When the surrounding environment makes us uncomfortable, we are inclined to move to a more agreeable one.
Studies have shown that animals do the same. They organize sequences of movements to migrate to preferred environments. Understanding how environmental information is converted to sensory information in the brain is vital for a deeper understanding of animal behavior and human perception. However, not much is known about this process.
The movement of Caenorhabditis elegans--or roundworm--in response to temperature changes has been extensively studied. Deletion of a pair of sensory neurons, known as AFD, severely hindered the worms' ability to react to an increase or decrease in temperature, indicating that AFD plays a crucial role in such responses.

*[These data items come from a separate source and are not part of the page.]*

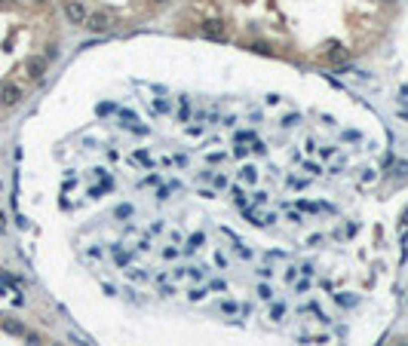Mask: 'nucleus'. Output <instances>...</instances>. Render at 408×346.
<instances>
[{
    "label": "nucleus",
    "instance_id": "obj_1",
    "mask_svg": "<svg viewBox=\"0 0 408 346\" xmlns=\"http://www.w3.org/2000/svg\"><path fill=\"white\" fill-rule=\"evenodd\" d=\"M110 25H114V16H110L107 10H95V13L86 16V25H83V28H89L92 34H107Z\"/></svg>",
    "mask_w": 408,
    "mask_h": 346
},
{
    "label": "nucleus",
    "instance_id": "obj_2",
    "mask_svg": "<svg viewBox=\"0 0 408 346\" xmlns=\"http://www.w3.org/2000/svg\"><path fill=\"white\" fill-rule=\"evenodd\" d=\"M86 16L89 10L83 7V0H65V19L71 25H86Z\"/></svg>",
    "mask_w": 408,
    "mask_h": 346
},
{
    "label": "nucleus",
    "instance_id": "obj_3",
    "mask_svg": "<svg viewBox=\"0 0 408 346\" xmlns=\"http://www.w3.org/2000/svg\"><path fill=\"white\" fill-rule=\"evenodd\" d=\"M43 74H46V58L43 55H31L25 61V77H28V80H40Z\"/></svg>",
    "mask_w": 408,
    "mask_h": 346
},
{
    "label": "nucleus",
    "instance_id": "obj_4",
    "mask_svg": "<svg viewBox=\"0 0 408 346\" xmlns=\"http://www.w3.org/2000/svg\"><path fill=\"white\" fill-rule=\"evenodd\" d=\"M203 37H209V40H227V25L221 19H212L203 25Z\"/></svg>",
    "mask_w": 408,
    "mask_h": 346
},
{
    "label": "nucleus",
    "instance_id": "obj_5",
    "mask_svg": "<svg viewBox=\"0 0 408 346\" xmlns=\"http://www.w3.org/2000/svg\"><path fill=\"white\" fill-rule=\"evenodd\" d=\"M19 101H22V89L16 83H4V86H0V104H4V107H16Z\"/></svg>",
    "mask_w": 408,
    "mask_h": 346
},
{
    "label": "nucleus",
    "instance_id": "obj_6",
    "mask_svg": "<svg viewBox=\"0 0 408 346\" xmlns=\"http://www.w3.org/2000/svg\"><path fill=\"white\" fill-rule=\"evenodd\" d=\"M347 58H350V52L344 46H331L325 52V61H331V64H347Z\"/></svg>",
    "mask_w": 408,
    "mask_h": 346
},
{
    "label": "nucleus",
    "instance_id": "obj_7",
    "mask_svg": "<svg viewBox=\"0 0 408 346\" xmlns=\"http://www.w3.org/2000/svg\"><path fill=\"white\" fill-rule=\"evenodd\" d=\"M4 331L13 334V337H22V334H25V325H22L19 319H4Z\"/></svg>",
    "mask_w": 408,
    "mask_h": 346
},
{
    "label": "nucleus",
    "instance_id": "obj_8",
    "mask_svg": "<svg viewBox=\"0 0 408 346\" xmlns=\"http://www.w3.org/2000/svg\"><path fill=\"white\" fill-rule=\"evenodd\" d=\"M230 193H234V202H237L240 209H246V193H243V190H240V187H234Z\"/></svg>",
    "mask_w": 408,
    "mask_h": 346
},
{
    "label": "nucleus",
    "instance_id": "obj_9",
    "mask_svg": "<svg viewBox=\"0 0 408 346\" xmlns=\"http://www.w3.org/2000/svg\"><path fill=\"white\" fill-rule=\"evenodd\" d=\"M255 178H258V172H255L252 166H246V169H243V181H249V184H252Z\"/></svg>",
    "mask_w": 408,
    "mask_h": 346
},
{
    "label": "nucleus",
    "instance_id": "obj_10",
    "mask_svg": "<svg viewBox=\"0 0 408 346\" xmlns=\"http://www.w3.org/2000/svg\"><path fill=\"white\" fill-rule=\"evenodd\" d=\"M129 215H132V205H120V209L114 212V218H120V221H123V218H129Z\"/></svg>",
    "mask_w": 408,
    "mask_h": 346
},
{
    "label": "nucleus",
    "instance_id": "obj_11",
    "mask_svg": "<svg viewBox=\"0 0 408 346\" xmlns=\"http://www.w3.org/2000/svg\"><path fill=\"white\" fill-rule=\"evenodd\" d=\"M200 245H203V233H194V236H191V245H188V248H200Z\"/></svg>",
    "mask_w": 408,
    "mask_h": 346
},
{
    "label": "nucleus",
    "instance_id": "obj_12",
    "mask_svg": "<svg viewBox=\"0 0 408 346\" xmlns=\"http://www.w3.org/2000/svg\"><path fill=\"white\" fill-rule=\"evenodd\" d=\"M258 294H261V297H264V300H270V297H273V291H270V288H267V285H258Z\"/></svg>",
    "mask_w": 408,
    "mask_h": 346
},
{
    "label": "nucleus",
    "instance_id": "obj_13",
    "mask_svg": "<svg viewBox=\"0 0 408 346\" xmlns=\"http://www.w3.org/2000/svg\"><path fill=\"white\" fill-rule=\"evenodd\" d=\"M396 175L405 178V175H408V163H396Z\"/></svg>",
    "mask_w": 408,
    "mask_h": 346
},
{
    "label": "nucleus",
    "instance_id": "obj_14",
    "mask_svg": "<svg viewBox=\"0 0 408 346\" xmlns=\"http://www.w3.org/2000/svg\"><path fill=\"white\" fill-rule=\"evenodd\" d=\"M221 310H224V313H237V303L227 300V303H221Z\"/></svg>",
    "mask_w": 408,
    "mask_h": 346
},
{
    "label": "nucleus",
    "instance_id": "obj_15",
    "mask_svg": "<svg viewBox=\"0 0 408 346\" xmlns=\"http://www.w3.org/2000/svg\"><path fill=\"white\" fill-rule=\"evenodd\" d=\"M304 169H307V172H310V175H319V172H322V169H319V166H316V163H307V166H304Z\"/></svg>",
    "mask_w": 408,
    "mask_h": 346
},
{
    "label": "nucleus",
    "instance_id": "obj_16",
    "mask_svg": "<svg viewBox=\"0 0 408 346\" xmlns=\"http://www.w3.org/2000/svg\"><path fill=\"white\" fill-rule=\"evenodd\" d=\"M402 227H408V209L402 212Z\"/></svg>",
    "mask_w": 408,
    "mask_h": 346
},
{
    "label": "nucleus",
    "instance_id": "obj_17",
    "mask_svg": "<svg viewBox=\"0 0 408 346\" xmlns=\"http://www.w3.org/2000/svg\"><path fill=\"white\" fill-rule=\"evenodd\" d=\"M34 4H46V0H34Z\"/></svg>",
    "mask_w": 408,
    "mask_h": 346
},
{
    "label": "nucleus",
    "instance_id": "obj_18",
    "mask_svg": "<svg viewBox=\"0 0 408 346\" xmlns=\"http://www.w3.org/2000/svg\"><path fill=\"white\" fill-rule=\"evenodd\" d=\"M384 4H396V0H384Z\"/></svg>",
    "mask_w": 408,
    "mask_h": 346
},
{
    "label": "nucleus",
    "instance_id": "obj_19",
    "mask_svg": "<svg viewBox=\"0 0 408 346\" xmlns=\"http://www.w3.org/2000/svg\"><path fill=\"white\" fill-rule=\"evenodd\" d=\"M154 4H166V0H154Z\"/></svg>",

Based on this knowledge, researchers from Nagoya University set out to investigate exactly how AFD converts the sequences of sensory inputs that are triggered by changing temperatures into neural activity.
"We used simultaneous calcium imaging and a tracking microscope for freely moving animals to characterize thermal response in C. elegans," first author of the study, Yuki Tsukada, explains. "The worms were raised in different temperatures, but were all subjected to the same temperature range of between 17°C and 23°C during the test."
The researchers found that the responses in the worms were similar regardless of the conditions they were raised in. Interestingly, the adaptation and detection of an input signal was around 20 seconds, a timescale comparable to that of behavioral movements, such as turning. Using a mathematical model, the researchers were able to reconstruct the AFD activity from the observed temperature input and, conversely, the thermal environment from the observed AFD activity and the migration pattern of the worms. This verifies that the thermotaxis of C. elegans is an appropriate model for exploring the relationship between the environment and the response of the organism.
"This modeling approach with the simple nervous system of C. elegans may allow us to conduct behavioral studies at different scales, from single cell organisms like bacteria to mammals," senior author of the study, Ikue Mori, says. "Such studies are extremely valuable in helping to understand the basis for animal behavior, including that of humans, in an ever-changing environment."